**Task details**
The answer must be every entry, given again word for word.

**Data for this exercise**
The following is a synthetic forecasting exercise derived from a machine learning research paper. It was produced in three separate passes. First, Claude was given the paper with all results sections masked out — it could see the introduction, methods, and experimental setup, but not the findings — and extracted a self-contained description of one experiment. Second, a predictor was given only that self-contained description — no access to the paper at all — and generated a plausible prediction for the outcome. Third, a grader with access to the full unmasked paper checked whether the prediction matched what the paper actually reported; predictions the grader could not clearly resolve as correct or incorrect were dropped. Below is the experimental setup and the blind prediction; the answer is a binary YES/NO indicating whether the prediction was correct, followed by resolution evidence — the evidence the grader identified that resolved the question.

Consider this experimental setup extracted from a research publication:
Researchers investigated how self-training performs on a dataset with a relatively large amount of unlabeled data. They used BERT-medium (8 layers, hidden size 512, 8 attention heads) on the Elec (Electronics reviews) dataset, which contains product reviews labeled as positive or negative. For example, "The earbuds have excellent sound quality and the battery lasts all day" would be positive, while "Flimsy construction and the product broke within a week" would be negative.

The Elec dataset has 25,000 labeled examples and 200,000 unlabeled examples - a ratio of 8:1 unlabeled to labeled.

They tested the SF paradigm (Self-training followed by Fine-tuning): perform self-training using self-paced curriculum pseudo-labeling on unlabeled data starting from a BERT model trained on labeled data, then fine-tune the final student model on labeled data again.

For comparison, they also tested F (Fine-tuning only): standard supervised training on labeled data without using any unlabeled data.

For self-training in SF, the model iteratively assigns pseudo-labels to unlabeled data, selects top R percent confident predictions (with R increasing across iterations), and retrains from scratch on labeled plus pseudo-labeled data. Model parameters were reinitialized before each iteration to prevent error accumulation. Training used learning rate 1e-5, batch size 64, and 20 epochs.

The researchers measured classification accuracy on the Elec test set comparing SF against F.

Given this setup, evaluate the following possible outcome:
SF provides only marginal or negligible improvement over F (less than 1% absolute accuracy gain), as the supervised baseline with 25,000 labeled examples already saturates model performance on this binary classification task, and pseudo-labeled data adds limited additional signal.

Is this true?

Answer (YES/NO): NO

**Finished task**
The following is a synthetic forecasting exercise derived from a machine learning research paper. It was produced in three separate passes. First, Claude was given the paper with all results sections masked out — it could see the introduction, methods, and experimental setup, but not the findings — and extracted a self-contained description of one experiment. Second, a predictor was given only that self-contained description — no access to the paper at all — and generated a plausible prediction for the outcome. Third, a grader with access to the full unmasked paper checked whether the prediction matched what the paper actually reported; predictions the grader could not clearly resolve as correct or incorrect were dropped. Below is the experimental setup and the blind prediction; the answer is a binary YES/NO indicating whether the prediction was correct, followed by resolution evidence — the evidence the grader identified that resolved the question.

Consider this experimental setup extracted from a research publication:
Researchers investigated how self-training performs on a dataset with a relatively large amount of unlabeled data. They used BERT-medium (8 layers, hidden size 512, 8 attention heads) on the Elec (Electronics reviews) dataset, which contains product reviews labeled as positive or negative. For example, "The earbuds have excellent sound quality and the battery lasts all day" would be positive, while "Flimsy construction and the product broke within a week" would be negative.

The Elec dataset has 25,000 labeled examples and 200,000 unlabeled examples - a ratio of 8:1 unlabeled to labeled.

They tested the SF paradigm (Self-training followed by Fine-tuning): perform self-training using self-paced curriculum pseudo-labeling on unlabeled data starting from a BERT model trained on labeled data, then fine-tune the final student model on labeled data again.

For comparison, they also tested F (Fine-tuning only): standard supervised training on labeled data without using any unlabeled data.

For self-training in SF, the model iteratively assigns pseudo-labels to unlabeled data, selects top R percent confident predictions (with R increasing across iterations), and retrains from scratch on labeled plus pseudo-labeled data. Model parameters were reinitialized before each iteration to prevent error accumulation. Training used learning rate 1e-5, batch size 64, and 20 epochs.

The researchers measured classification accuracy on the Elec test set comparing SF against F.

Given this setup, evaluate the following possible outcome:
SF provides only marginal or negligible improvement over F (less than 1% absolute accuracy gain), as the supervised baseline with 25,000 labeled examples already saturates model performance on this binary classification task, and pseudo-labeled data adds limited additional signal.

Is this true?

Answer (YES/NO): NO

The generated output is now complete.